Profitability Index, when applied to Divisible Projects, impliedly assumes that_____________.

  1. Project cannot be taken in parts

  2. NPV is linearly proportionate to part of the project taken up

  3. NPV is additive in nature

  4. Both B and C


Correct Option: D
Explanation:

Profitability index is an index that identifies the relationship between cost and profitability of a project. Profitability Index. when applied to divisible projects impliedly assumes that project cannot be taken in parts has to be accepted fully, NPV is linearly proportionate to part of the project taken up and NPV is additive in nature. 

Evaluation of capital budgeting proposals is based on cash flows because_____________.

  1. Cash rows are easy to calculate

  2. Cash flows are suggested by SEBI

  3. Cash is more important than profit

  4. None of the above


Correct Option: C
Explanation:

Capital budgeting is based on cash flows because there is discounting and other factors used which can be done only on cash. Moreover, cash can be spent and not profit. Cash is more important than profit as the company has to focus on many costs. As in the long run the company will succeed if it focuses mote on cash flow statement. 

NPV of a proposal, as calculated under Risk Adjusted Discount Rate(RADR) & Real Certainty Equivalent(CE) Approach will be __________.

  1. Same

  2. Unequal

  3. Both A and B

  4. None of A and B


Correct Option: B

What factors increase the riskiness of  a Capital budgeting Project?
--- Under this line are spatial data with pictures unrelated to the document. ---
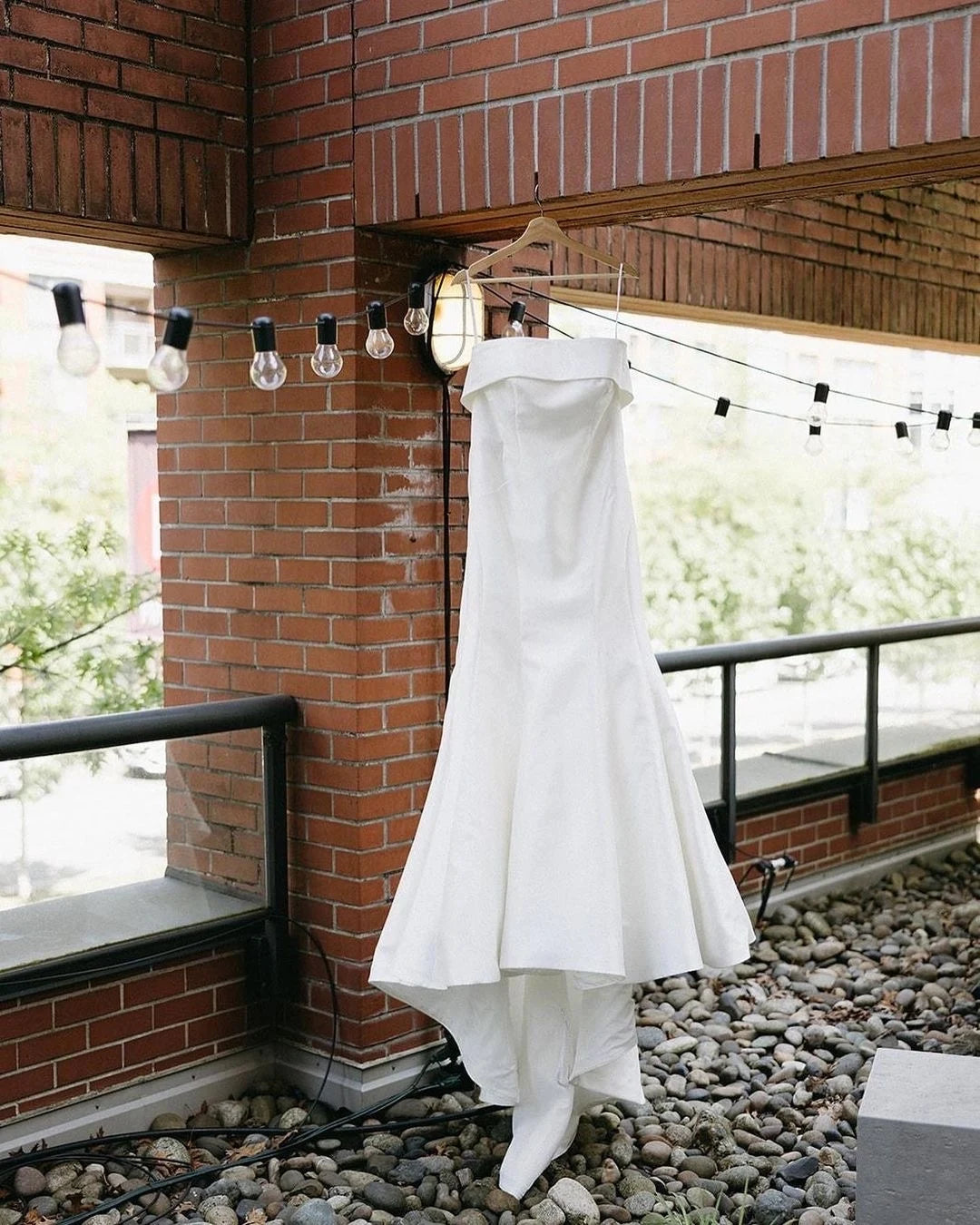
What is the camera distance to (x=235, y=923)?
14.5ft

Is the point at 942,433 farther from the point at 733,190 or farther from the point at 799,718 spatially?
Answer: the point at 733,190

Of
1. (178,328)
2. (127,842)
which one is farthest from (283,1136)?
(178,328)

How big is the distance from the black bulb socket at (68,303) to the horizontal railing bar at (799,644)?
11.2ft

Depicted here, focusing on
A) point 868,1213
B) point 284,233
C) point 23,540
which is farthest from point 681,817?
point 23,540

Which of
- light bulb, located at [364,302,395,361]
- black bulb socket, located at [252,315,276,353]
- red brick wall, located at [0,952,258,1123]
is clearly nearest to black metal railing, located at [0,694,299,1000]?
red brick wall, located at [0,952,258,1123]

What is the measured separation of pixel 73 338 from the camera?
8.18 ft

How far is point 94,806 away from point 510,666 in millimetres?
1366

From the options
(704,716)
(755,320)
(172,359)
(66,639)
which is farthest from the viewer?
(66,639)

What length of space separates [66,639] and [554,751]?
5140mm

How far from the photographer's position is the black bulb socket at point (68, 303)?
2.55 meters

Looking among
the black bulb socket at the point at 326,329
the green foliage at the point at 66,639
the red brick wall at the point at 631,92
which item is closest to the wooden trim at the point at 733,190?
the red brick wall at the point at 631,92

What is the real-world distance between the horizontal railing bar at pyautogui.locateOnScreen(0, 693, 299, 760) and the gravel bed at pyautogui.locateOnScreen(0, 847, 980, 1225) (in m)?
1.12

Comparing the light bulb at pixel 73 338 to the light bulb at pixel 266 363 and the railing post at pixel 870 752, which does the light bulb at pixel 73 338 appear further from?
the railing post at pixel 870 752

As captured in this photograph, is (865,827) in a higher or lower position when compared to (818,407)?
lower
  1. Industry specific risk factors

  2. Competition risk factors

  3. Project specific risk factors

  4. All of the above


Correct Option: D
Explanation:

The factors that increase riskiness of a capital budgeting project are industry specific risk, competition risk and project risk. Industry specific risk/market risk are the risks that might occur due to change in the industry, competition risks are the risk that can occur because of the competitors strategy and lastlyt project risk are the risk that are associated with the project as whether or not the project will be profitable or not. 

Risk-aversion of an investor can be measured by______________.

  1. Market Rate of Return

  2. Risk-free Rate of Return

  3. Portfolio Return

  4. None of the above


Correct Option: D
Explanation:

Risk aversion means the tendency of a person to avoid a decision/investment when there is risk involved. Risk aversion is a personal trait of a person. Risk-aversion of an investor cannot be measured by market rate of return, risk free rate of return or portfolio profit. 

For calculating trend percentage, which of the following formula is used? 

  1. (Present year value/Base year value) x 100

  2. (Base year value/Present year value) x 100

  3. (Present year value/100) x Base year value

  4. (Base year value/100) x Present year value


Correct Option: A
Explanation:

Generally the first year is taken as the base year. The figure of base year is taken as 100. Trend percentage is calculated by following formula:

(Present year value/Base year value) x 100

The most commonly used tools for financial analysis are _______________.

  1. Horizontal analysis

  2. Vertical analysis

  3. Ratio analysis

  4. All of the above


Correct Option: D
Explanation:

Commonly used tools of financial analysis are: Comparative statements, Common size statements, trend analysis, ratio analysis, funds flow analysis, and cash flow analysis.